Danau Toba ini harus dikonservasi, kalau kita bicara konservasi, lanjut Sanggam, maka kita bicara juga pendukung-pendukung Danau Toba, seperti keadaan hutan, keanekaragaman hayati kesejahteraan penduduk lokal, termasuk ritual dan nilai budaya di kawasan Danau Toba yang harus dikonversasi.
Dari sisi masyarakat, penduduk lokal, Sanggam berpendapat penetapan Unesco ini harus dilihat sebagai peluang, yakni peluang hidup untuk lebih sejahtera.
Untuk mendapat peluang itu, menurut Sanggam, masyarakat lokal harus difasilitasi pemerintah daerah, terutama jika dikaitkan dengan perkembangan industri pariwisata di Danau Toba. Jika Pemerintah tidak memfasilitas masyarakat, tentu masyarakat akan susah menangkap peluang itu.
Perlu diketahui, tambah Sanggam Hutapea, infrastruktur ke kawasan Danau Toba dari berbagai daerah seperti, Binjai, Medan, Rantau Parapat, Tebing Tinggi, dan daerah lain akan selesai paling lambat Tahun 2023.
Ketika infrastruktur itu selesai, Sanggam menyakini arus wisatawan lokal ke Danau Toba akan besar sekali. Pasalnya jarak tempuh ke kawasan Danau Toba sudah semakin dekat.
Selama ini, akibat belum adanya infrastruktur, lanjut Sanggam, yang dikenal sebagai daerah wisata berakhir pekan bukan Danau Toba, tetapi Brastagi. Maka dengan selesainya infrastruktur itu nanti akan menjadikan Danau Toba sebagai kawasan wisata berakhir pekan, sebab jarak tempuhnya sudah dekat dan terjangkau.
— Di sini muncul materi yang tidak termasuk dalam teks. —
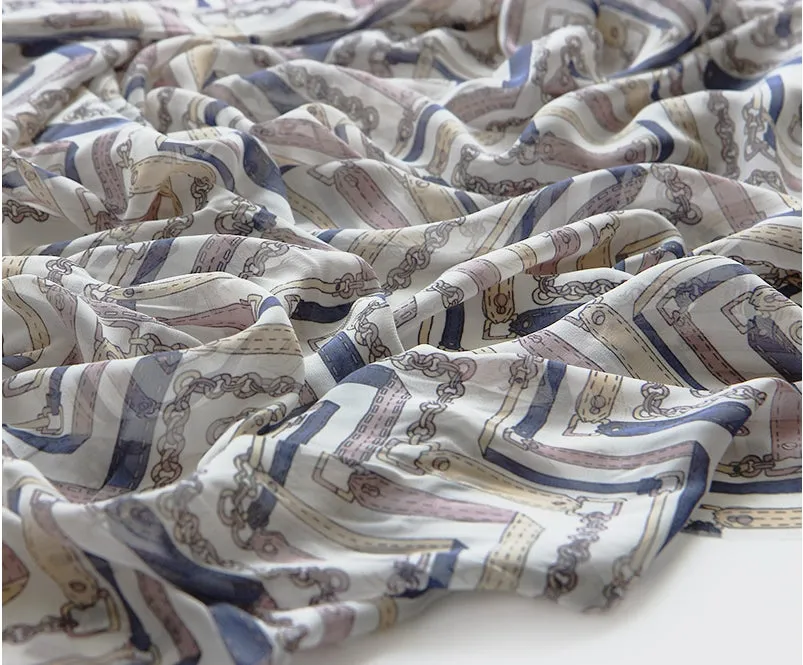 Geometric Chain Chiffon Fabric By the Yard /55995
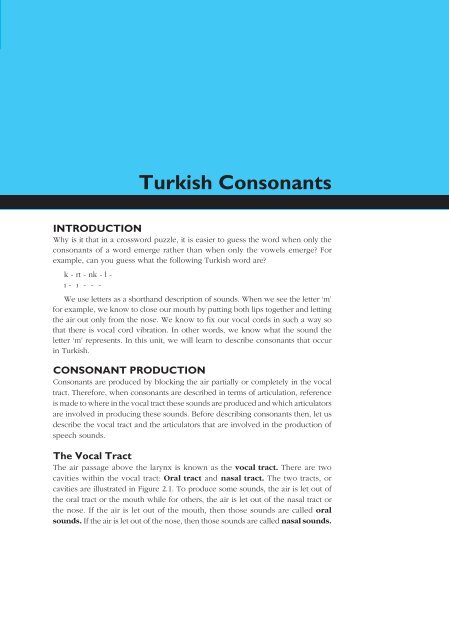 turkish phonology and morphology (türkçe ses ve b‹ç‹mb‹lg‹s‹)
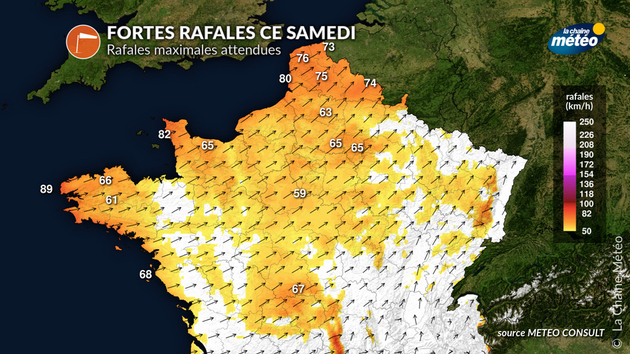 Fortes rafales de vent sur la moitié nord samedi Actualités France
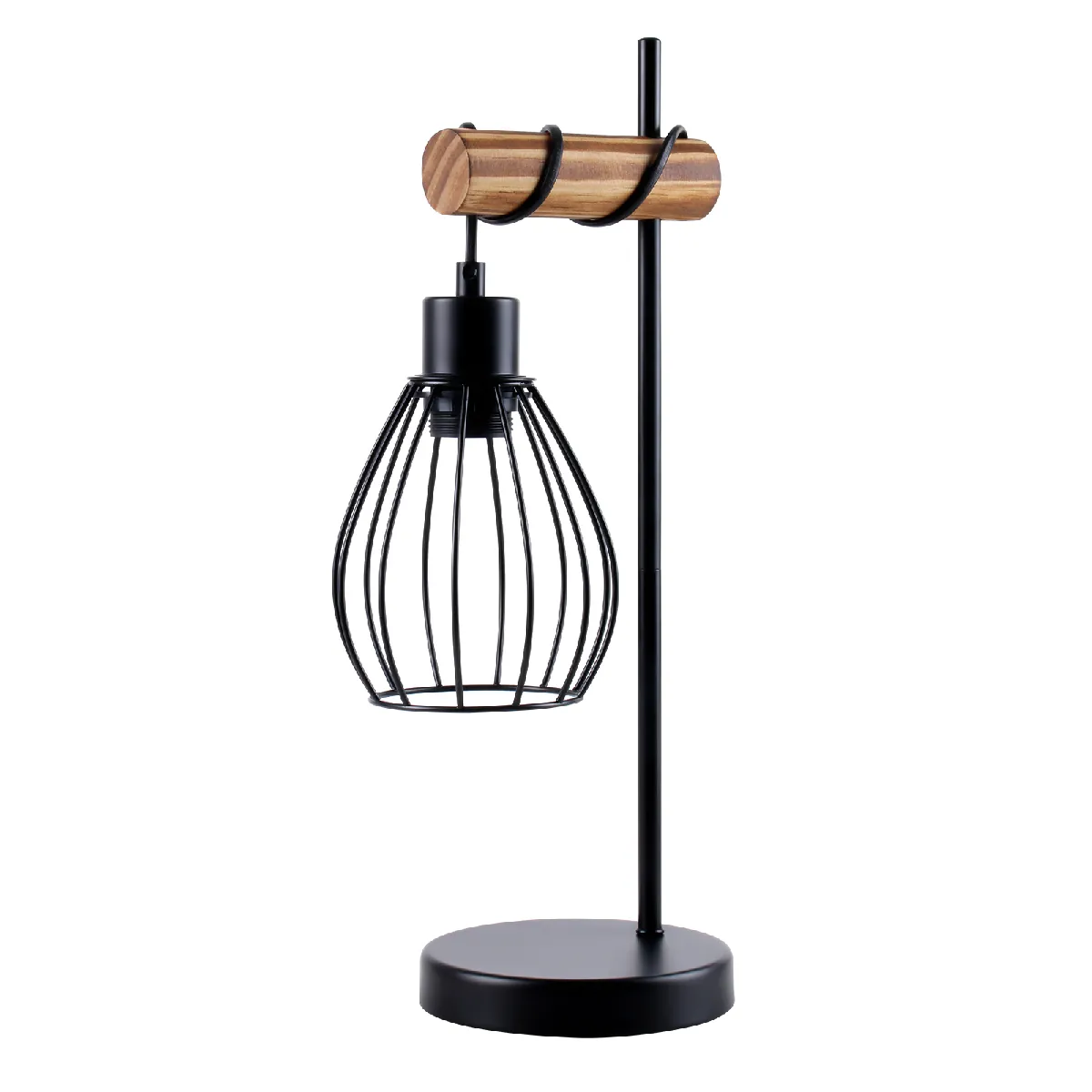 Zmh Lampe de table bois métal - Noir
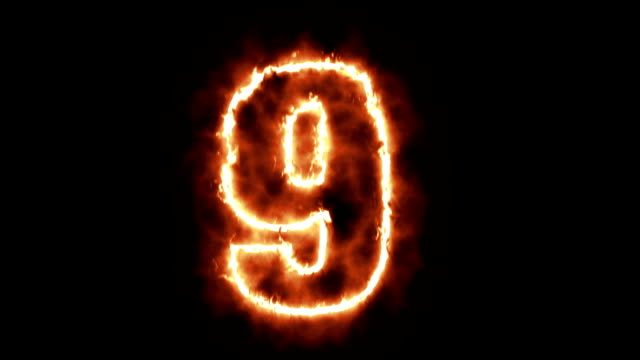 hot-burning-number-on-black-background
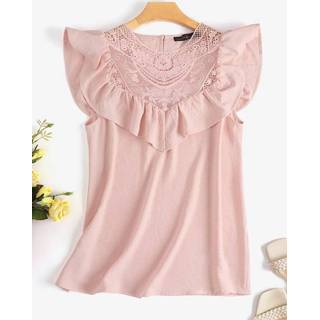 👉 Casual blouse polyester s vrouwen wit Leisure Lace Patchwork Ruffle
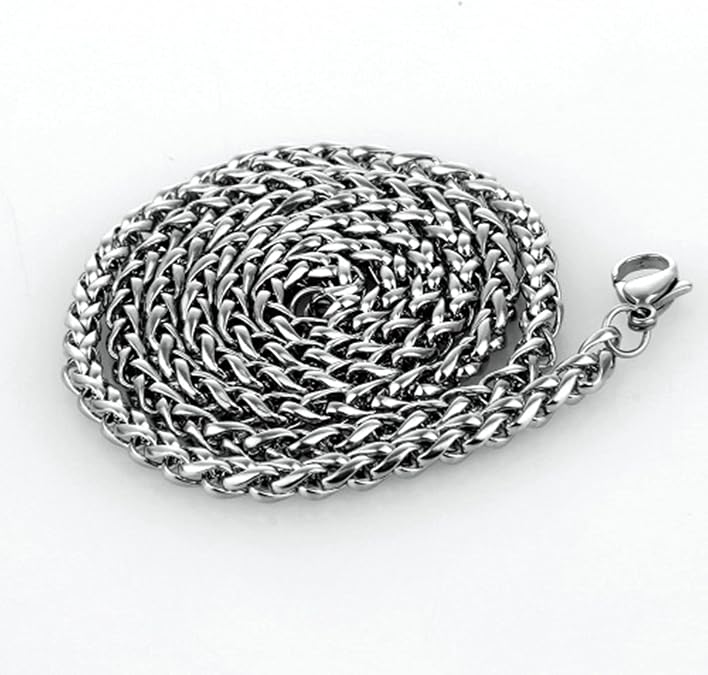 Chain Necklace for Men Stainless Steel, Silver Necklace Chain, Wheat Chain Necklace, 3mm Silver Chain Necklace 18-36 Inches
Menurut Sanggam, membantu masyarakat sekitar kawasan Danau Toba tidak perlu memberikan uang, tetapi bagaimana Pemerintah Daerah menggandeng BUMN-BUMN atau perusahaan-perusahaan besar untuk membenahi lokasi wisata, sepert pembangunan toilet, toko souvenir, tempat parkir, mengemas produk produk lokal, dan pengadaan tempat kuliner.
" Jika Pemerintah daerah pro aktif merangkul BUMN-BUMN saya kira hal ini bukanlah hal yang susah. Perlu diingat bahwa membangun pariwisata, pemerintah daerah harus proaktif. Pemerintah harus lebih kreatif karena salah satu kunci keberhasilan pariwisata adalah krertivitas, termasuk begaimana mereka kreatif mengemas produk produk lokal," tegas Sanggam Hutapea.
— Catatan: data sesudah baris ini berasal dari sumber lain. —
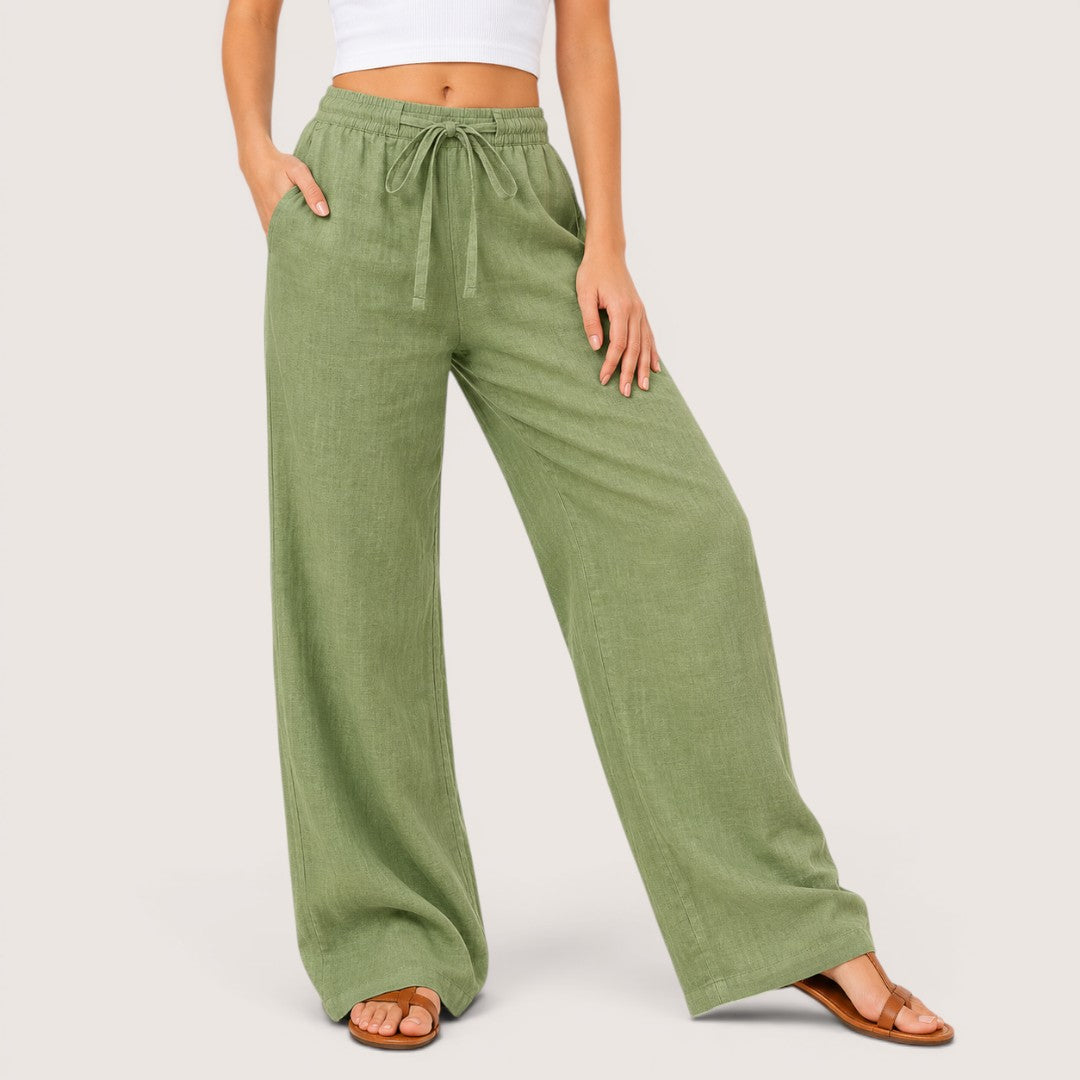 Olivienne | Women’s Linen Wide-Leg Drawstring Pants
Salah satu contoh kreatif yang diutarakan Sanggam Hutapaea, yakni bagaimana mengemas narasi untuk mengkisahkan Tugu-tugu Marga yang ada di Tapanuli menjadi obyek wisata menarik bagi wisatawan.
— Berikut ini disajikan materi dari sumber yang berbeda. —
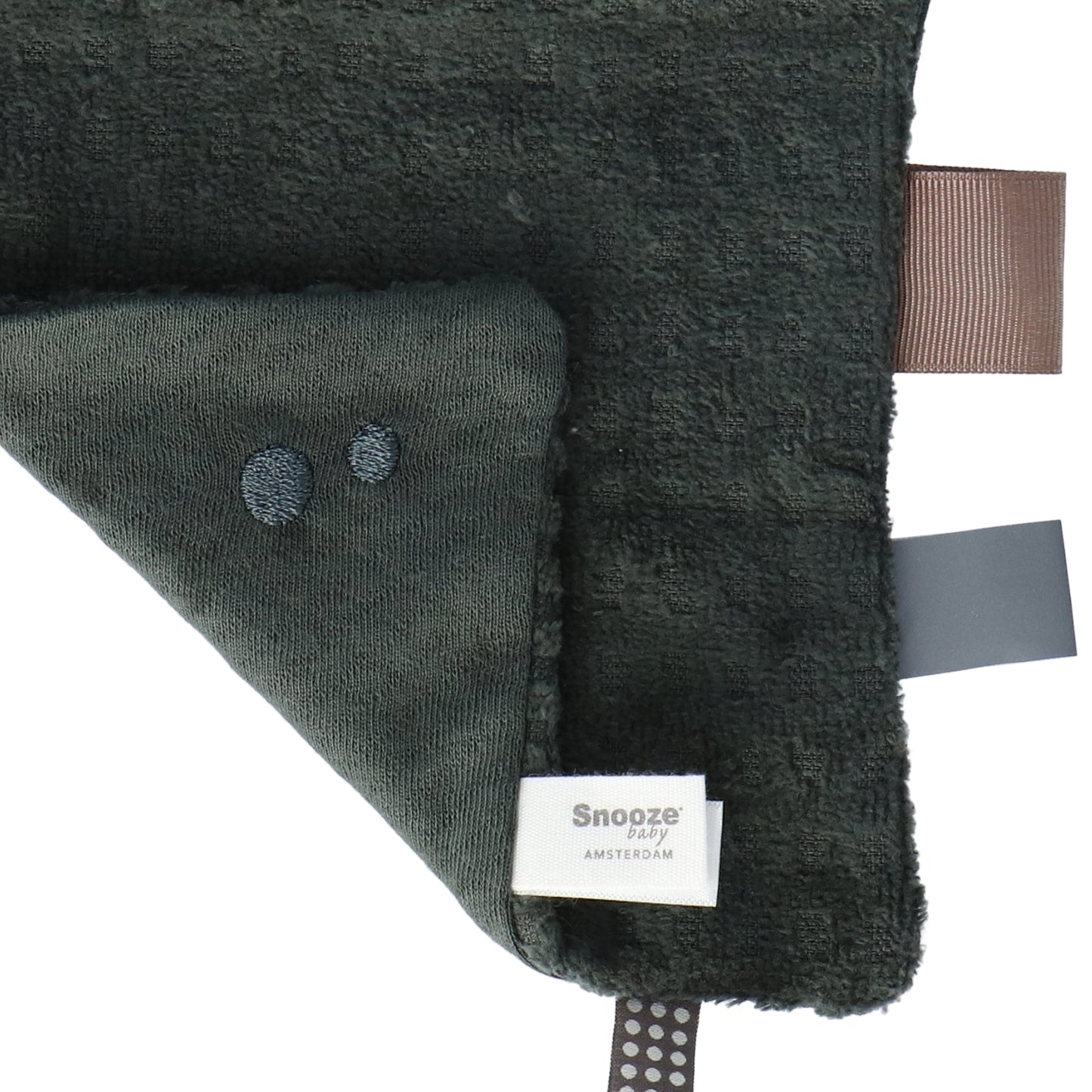 Doudou bébé 15x15 cm bio vert foncé_Doudou_Snoozebaby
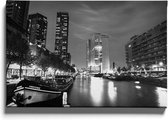 Walljar - Rotterdam By Night - Muurdecoratie - Canvas schilderij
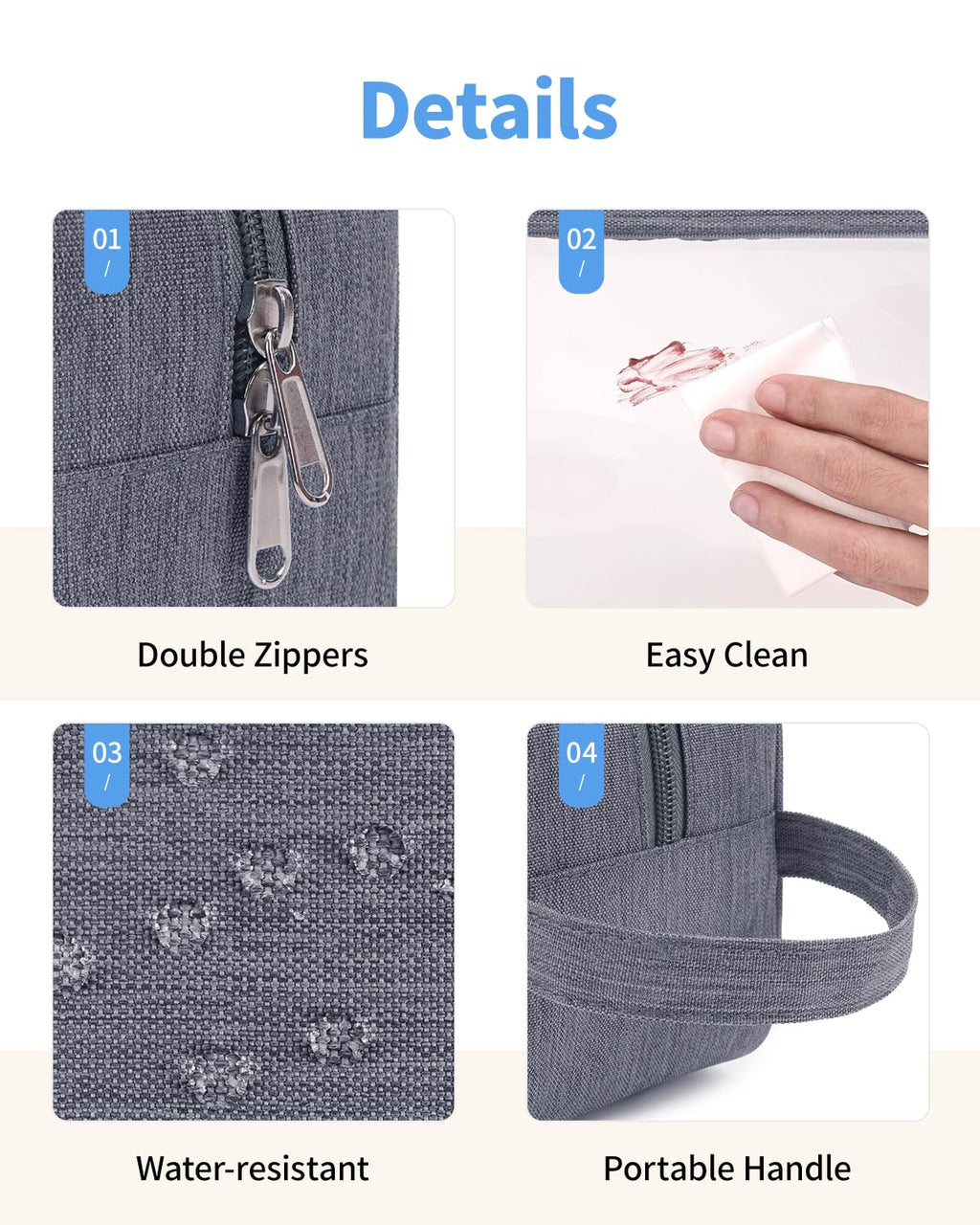 Narwey Clear Travel Toiletry Bags for Traveling Toiletries Men Women, Clear Makeup Bag Cosmetic Bag with Zipper, Make Up Pouch Organizer Bag with Handle, Skincare Beach Snack Medicine Bag, Grey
Tugu-tugu marga itu harus dinarasikan sebab kalau hanya sekedar tugu tidak tertarik orang. Bayangkan bagaimana orang akan tertarik jika dinarasikan bahwa tugu marga itu sebagai catatan-catatan, dimana dengan keberadaan Tugu itu maka satu marga Batak akan mengetahui silsilahnya hingga 17 generasi.
Tak banyak suku di dunia ini yang punya catatan silsilah hingga 17 genarasi. Ini yang harus dinarasikan, harus dijelaskan sehingga menarik bagi wisatawan untuk mengetahui.
Terkait sisi promosi Danau Toba, Sanggam Hutapea mengingatkan bahwa sudah hampir 20 tahun Danau Toba tidak pernah lagi diperhatikan Pemerintah sebelum Presiden Jokowi. Maka, sebenarnya sudah 20 tahun agenda pariwisata dunia melupakan Danau Toba.